Intangibles
Consider two chemistry analyzers.
The first requires a lot of hands-on time to run and maintain, and the reagent cost is per aliquot. You're paying for reagent used for calibration, quality control, troubleshooting and waste. The second analyzer is a walk-away with little maintenance, and the reagent cost is per reportable result (CPRR). You're paying for reagent used for patient results.
The second analyzer is cheaper and more efficient. But let's suppose the throughput, or number of tests done per productive hour, is the same. The second analyzer gives people more time to analyze problems, answer telephone calls and help other departments. Do those "intangibles" count?
Benchmarking based on hours worked per billable test unit standardizes comparisons. There are other ratios, such as supply cost per billed test, but the production "unit" is usually the CPT, or Current Procedural Terminology, code. CPT codes provide consistency in describing tests. A random blood glucose, for instance, is coded 82947 on a Beckman, Hitachi or Olympus.
By such a benchmark the above analyzers are the same, when obviously they are not.
This is where benchmarking gets interesting.
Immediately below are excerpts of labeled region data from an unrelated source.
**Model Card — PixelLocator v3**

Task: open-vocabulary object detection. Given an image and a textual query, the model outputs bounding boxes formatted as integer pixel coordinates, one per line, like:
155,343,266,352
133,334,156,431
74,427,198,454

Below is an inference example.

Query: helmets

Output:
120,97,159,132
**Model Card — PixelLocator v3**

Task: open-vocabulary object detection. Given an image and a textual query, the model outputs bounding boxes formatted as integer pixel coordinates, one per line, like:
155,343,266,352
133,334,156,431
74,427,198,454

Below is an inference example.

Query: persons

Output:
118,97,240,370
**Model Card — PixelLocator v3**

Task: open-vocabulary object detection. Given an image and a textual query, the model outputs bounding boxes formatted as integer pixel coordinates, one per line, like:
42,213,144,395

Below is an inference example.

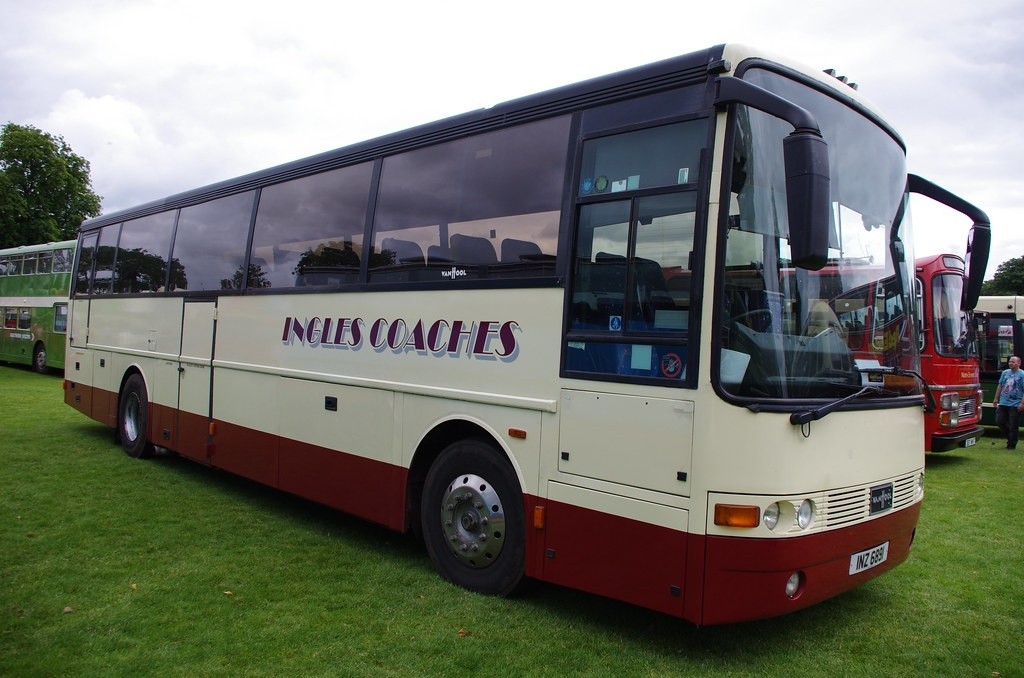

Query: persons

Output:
993,355,1024,451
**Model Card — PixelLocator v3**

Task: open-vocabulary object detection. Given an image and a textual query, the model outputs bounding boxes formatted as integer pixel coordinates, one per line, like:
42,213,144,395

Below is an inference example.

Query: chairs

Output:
596,252,675,321
381,238,424,266
253,256,272,273
428,245,450,258
501,238,542,261
450,234,497,264
273,247,303,286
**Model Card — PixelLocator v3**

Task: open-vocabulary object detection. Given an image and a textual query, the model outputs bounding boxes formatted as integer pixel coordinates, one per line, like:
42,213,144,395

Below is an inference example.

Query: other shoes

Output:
1006,439,1018,449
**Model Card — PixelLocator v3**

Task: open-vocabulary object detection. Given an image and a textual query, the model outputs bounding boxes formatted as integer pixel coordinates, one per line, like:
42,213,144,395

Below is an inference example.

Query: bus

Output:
839,294,1024,429
62,42,994,626
662,253,991,453
0,238,79,377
Your bean counters may not care about workload recording units (WLU) or the Laboratory Management Index Program (LMIP) developed by CAP. But they understand getting paid on a fee schedule, and they understand payroll. To make your intangibles count, you need to make them tangible.
Efficiency can be measured indirectly in how your service is enhanced or perceived by others. For example, a better analyzer can give your techs time to help draw outpatients, which is measurable in waiting room time. Techs may have higher STAT throughput, faster weekend turnaround time or a reduced error rate. If you can show that hours saved here means better service there, your intangibles count.